### PROBLEM STATEMENT
Transcribe every line of the listing below verbatim, omitting the pictures from your answer.

[Data drawn from a collection]
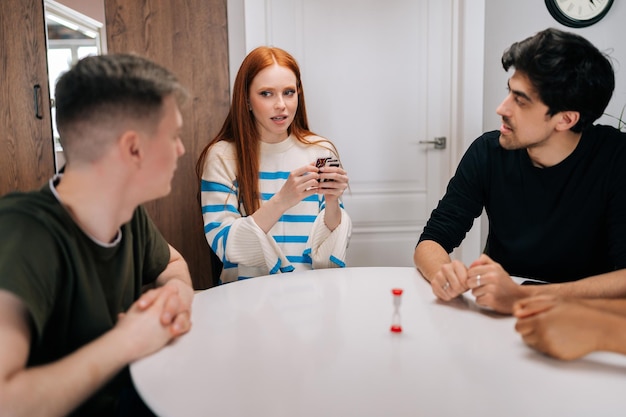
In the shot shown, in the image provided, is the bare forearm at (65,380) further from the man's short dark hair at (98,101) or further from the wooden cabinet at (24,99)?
the wooden cabinet at (24,99)

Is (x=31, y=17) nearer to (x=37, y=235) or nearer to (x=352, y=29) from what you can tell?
(x=352, y=29)

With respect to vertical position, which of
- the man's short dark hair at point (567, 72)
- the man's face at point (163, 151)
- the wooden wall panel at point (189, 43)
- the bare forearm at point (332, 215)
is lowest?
the bare forearm at point (332, 215)

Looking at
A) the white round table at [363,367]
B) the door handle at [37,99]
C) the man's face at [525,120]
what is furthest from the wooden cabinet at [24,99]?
the man's face at [525,120]

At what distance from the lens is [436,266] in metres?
1.59

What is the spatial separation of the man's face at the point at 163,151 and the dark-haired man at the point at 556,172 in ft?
2.71

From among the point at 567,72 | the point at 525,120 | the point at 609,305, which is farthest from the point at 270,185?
the point at 609,305

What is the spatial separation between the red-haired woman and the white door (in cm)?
83

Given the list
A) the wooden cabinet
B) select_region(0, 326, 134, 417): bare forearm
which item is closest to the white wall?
the wooden cabinet

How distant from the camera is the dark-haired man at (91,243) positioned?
0.90 m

### SOLUTION TO THIS EXERCISE
In the shot shown, in the image provided, is the bare forearm at (65,380) further from the man's short dark hair at (98,101) or further from the wooden cabinet at (24,99)?
the wooden cabinet at (24,99)

Is (x=31, y=17) nearer to (x=37, y=235) or nearer to (x=352, y=29) from what you can tell?
(x=352, y=29)

With respect to vertical position, which of
- the man's short dark hair at point (567, 72)
- the man's face at point (163, 151)
- the wooden wall panel at point (189, 43)
- the bare forearm at point (332, 215)
is lowest?
the bare forearm at point (332, 215)

Looking at
A) the white round table at [363,367]
B) the door handle at [37,99]
C) the man's face at [525,120]
what is furthest from the wooden cabinet at [24,99]?
the man's face at [525,120]

At what distance from the lens is [436,266] in metres?
1.59

What is the spatial separation of the man's face at the point at 163,151 and the dark-haired man at the point at 556,172 in ft?
2.71

From among the point at 567,72 | the point at 525,120 | the point at 609,305, which is farthest from the point at 270,185?
the point at 609,305

What is the spatial separation between the red-haired woman and the white door (in cm)?
83

Given the list
A) the wooden cabinet
B) select_region(0, 326, 134, 417): bare forearm
which item is closest to the white wall?
the wooden cabinet

How distant from the camera is the dark-haired man at (91,243) positioned?
0.90 m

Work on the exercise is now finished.